Saturday, August 12, 2006

Utah, Part 2

In my last post, I outlined some of the things that went wrong in the Utah Antony & Cleopatra. Here's one or two things they did right:

--The relationship between Octavius and Octavia. Even though neither actor was very strong, the director used blocking to communicate Octavius's reluctance to let his sister become Antony's wife. This is easy to overlook; but Octavius isn't the one who suggests the marriage (Agrippa does), and he spends almost exactly the same amount of time bidding farewell to Octavia as Antony does in a later scene (when he's planning to return to Egypt). The director kept having Octavius interpose himself between Octavia and Antony, until finally the frustrated Antony, crying "Come, sir, come, I'll wrestle with you in my strength of love" grabs Octavius and pulls him away. He turns it immediately into a joke, but it also served to reinforce Octavius's dislike and fear of Antony.

--Also, calling "Octavius" "Octavian." It's easier to say, especially the possessive.

--The scene in which Cleopatra learns that Antony has remarried (2.5), and the scene in which she quizzes a messenger about Octavia's appearance (3.3). Lots of inherent comic irony in these scenes, and a chance to show both the best and worst sides of Cleopatra. In Utah, the messenger was a great comic actor, easily tempted by offers of gold, and then terrified when he thinks he's said the wrong things. In 3.3, he kept looking back to Charmian and Iras before answering Cleopatra's questions:

CLEOPATRA: Is she as tall as me?
MESSENGER: She is... [Behind Cleopatra, Charmian and Iras shake their heads] not, madam.
CLEOPATRA: Didst hear her speak? Is she shrill-tongued or low?
MESSENGER: Madam, I heard her speak; she is... [Charmian and Iras gesture to the floor] low-voiced.

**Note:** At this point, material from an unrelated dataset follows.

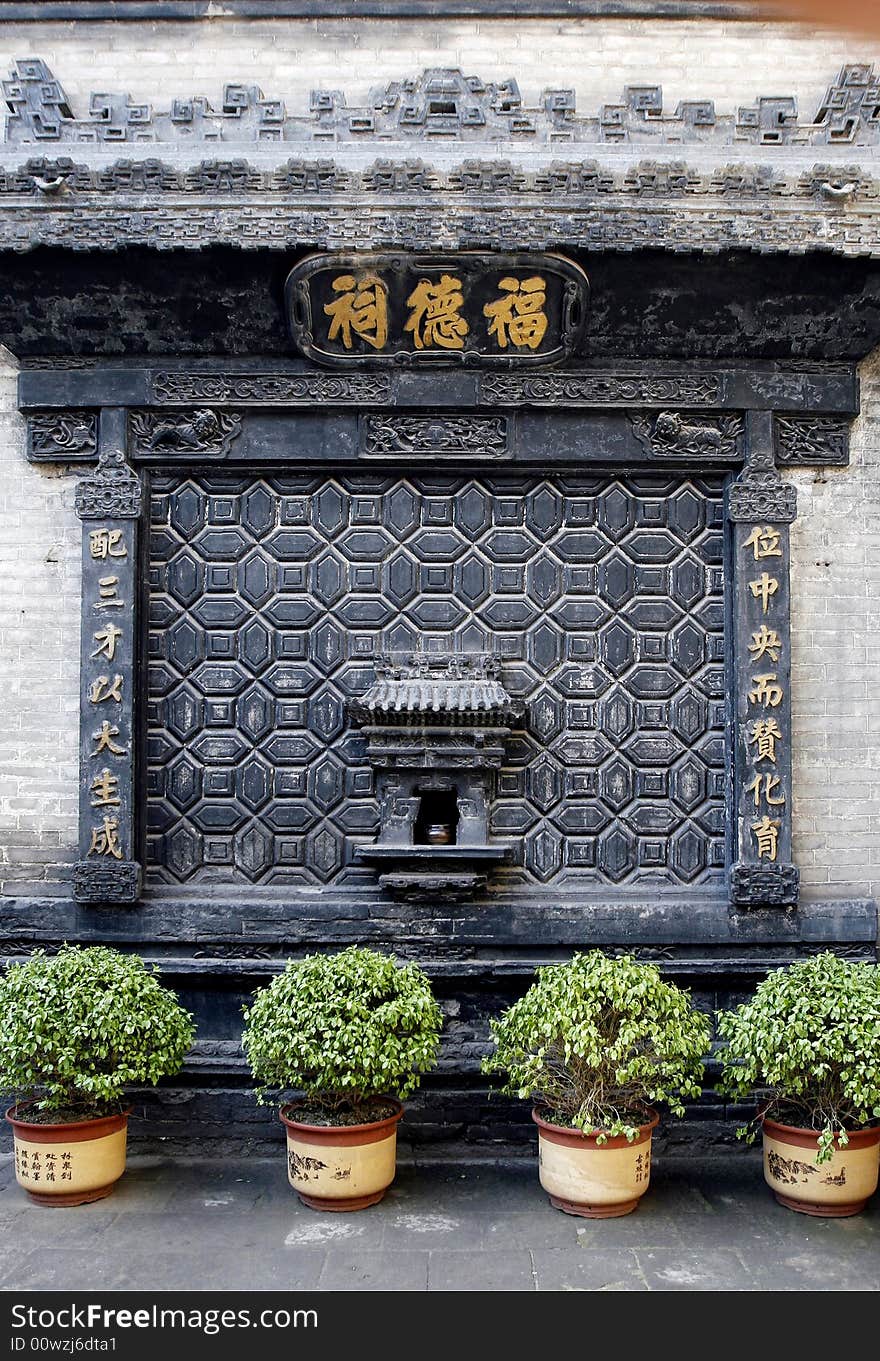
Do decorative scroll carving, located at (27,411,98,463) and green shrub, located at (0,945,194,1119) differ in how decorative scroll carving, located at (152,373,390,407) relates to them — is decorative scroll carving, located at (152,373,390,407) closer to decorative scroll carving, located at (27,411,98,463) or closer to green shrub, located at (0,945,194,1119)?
decorative scroll carving, located at (27,411,98,463)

This went on until the Messenger, getting cocky, said, "And I do think she's thirty" in a sneering tone of voice that suggested any woman over thirty must be a hag. Cleopatra grew cold, and the Messenger tensed up, expecting another violent assault like the one in 2.5.

--The Soothsayer. In Utah, he was tall and thin, with dark circles underneath his eyes. He spent most of his scenes staring up at the sky (which, in the open-air pseudo-Globe, actually contained stars), and only reluctantly read Charmian and Iras's palms. His presence alone onstage book-ended the production, as if he were a reticent sort of chorus figure. But more interestingly, he reappeared twice in the second half of the play: once as part of the "hautboys" scene, and again disguised as the clown who brings Cleopatra's asps.

The "hautboys" scene (4.3) features Antony's night watchmen reacting to strange, ethereal music (according to Shakespeare's stage direction, "Music of the hautboys under the stage"--hautboys are like oboes). One soldier declares, "'Tis the god Hercules, whom Antony loved, now leaves him." In Utah, they gave this line to the Soothsayer--very clever, I think, since no ordinary soldier should be able to read such omens or portents.

As for the Soothsayer/Clown doubling, I had already planned to do that for practical purposes; but now it occurs to me that it might be valuable to make it plain that the Soothsayer is providing Cleopatra's means of achieving immortality. His lines are goofy (and not terribly funny, although the Utah audience did chuckle once or twice), but I think they could be delivered with a hidden earnestness that suggests the speaker knows Cleopatra's plan.

Humour in the play is a problem which I'll have to address sooner or later. I was very pleased with how much levity I could wring from King Lear--but then, that tragedy has a Fool as one of its major characters (for the first half of the play, at least). In this play, we have one Clown in one short sequence near the very end of the play--not enough laughter. Enobarbus may draw out a few guffaws, but even he gets pretty serious in a hurry.